JHU – Kitware collaboration at NAMIC Summer Project Week
Surface processing will be further evidenced during NAMIC Summer Project week, in which JHU’s Michael Bowers and I will develop a new VTK plug-in, for recently developed ITK classes of his, which Michael will contribute to ITK via Insight Journal, for a Laplace-Beltrami operator that processes surface inputs for Computational Anatomy. This operator computes the divergence of the gradient of a function defined on a triangulated surface that represents the boundary of an anatomical structure. The eigenvalue problem defined through this operator leads to a compact, highly descriptive characterization of shape on the basis of a small set of eigenvectors.
Slicer-compatible MRML-Based Scene Management via KWScene
Finally, preliminary results illustrate the compatibility of MRML-based scene management, via the new KWScene toolkit, between ParaView and Slicer. This toolkit is the joint work of Luis Ibanez, Andinet Enquobahrie, Julien Finet, Stephen Aylward and myself.
One litmus test for this scene graph is to i) view an atlas composed of anatomical surfaces under Slicer, ii) save this atlas as a MRML scene, iii) input this scene to Paraview, iv) populate a representation of this scene internally, and then v) output this new scene in MRML format. vi) The results must also be viewable under Slicer.
Shown here is a visualization of components of the original JHU brain atlas scene under Slicer. The various anatomical components have been modified by hand in the MRML file to produce a different color for each structure as well as make them semi-transparent. This MRML is still visible under Slicer, and each atlas component appears distinct from the others.
The same atlas-containing MRML scene can be read by, and populated in, ParaView, by way of a plug-in based on a KWScene shared library, as shown below. All properties of these MRML ModelNodes (in this case, .byu-type triangulated surfaces), including color and opacity as visible here, are preserved.
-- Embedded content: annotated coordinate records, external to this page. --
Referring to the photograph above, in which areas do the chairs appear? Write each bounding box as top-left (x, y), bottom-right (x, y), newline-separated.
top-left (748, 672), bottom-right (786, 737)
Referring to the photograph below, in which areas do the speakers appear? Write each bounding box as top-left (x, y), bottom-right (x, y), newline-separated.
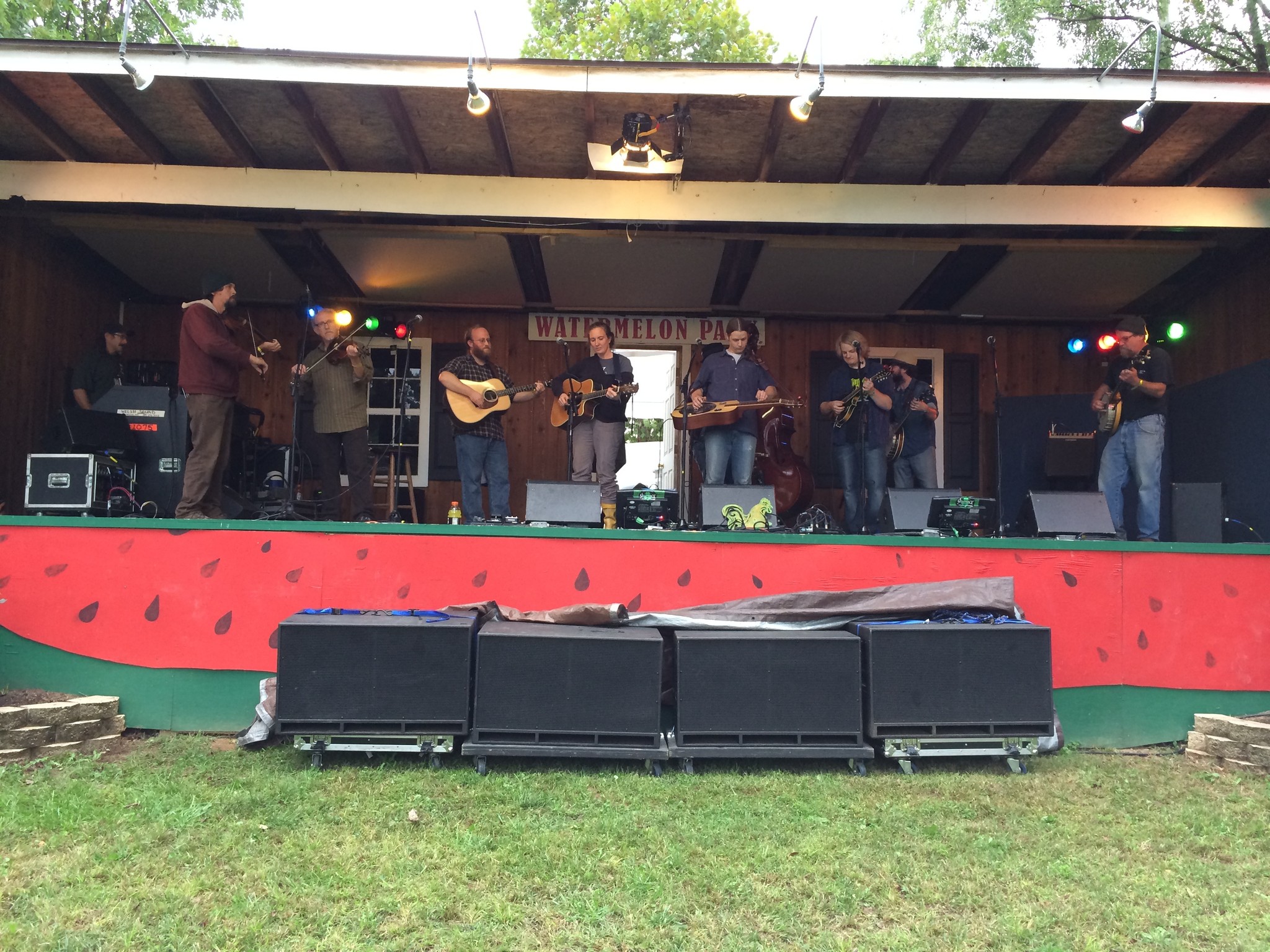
top-left (698, 483), bottom-right (778, 531)
top-left (525, 479), bottom-right (602, 528)
top-left (1018, 491), bottom-right (1116, 539)
top-left (878, 488), bottom-right (963, 536)
top-left (276, 608), bottom-right (1055, 750)
top-left (1171, 484), bottom-right (1223, 543)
Last, the scene instantiated in ParaView can be saved as a new MRML file. This new MRML file is also viewable under Slicer, as seen below, and all MRML entries of these ModelNodes, such as color and opacity, are once again preserved. Differences in viewing parameters are apparent, as currently KWScene emphasizes support for data-related nodes, such as Model and Volume.
MRML entries of image volumes (VolumeNode-type) including triplanar viewing parameters (Slice and SliceComposite nodes), are also preserved. Landmarks (FiducialNode) and TransformNodes are under way, while annotations, which are used by JHU to label atlas components, are planned as future work.
Intuitive Interactivity of ParaView, Broad Functionality of ITK, Descriptiveness of Slicer-MRML
To summarize, this project benefits from the sophisticated requirements of the JHU CIS group’s Computational Anatomy research, which in turn has elicited a new combination of open-source software platforms that builds on their strengths, namely the intuitive interactivity afforded by ParaView, the broad functionality of image analysis classes available under ITK, and the descriptiveness and flexibility of Slicer-MRML.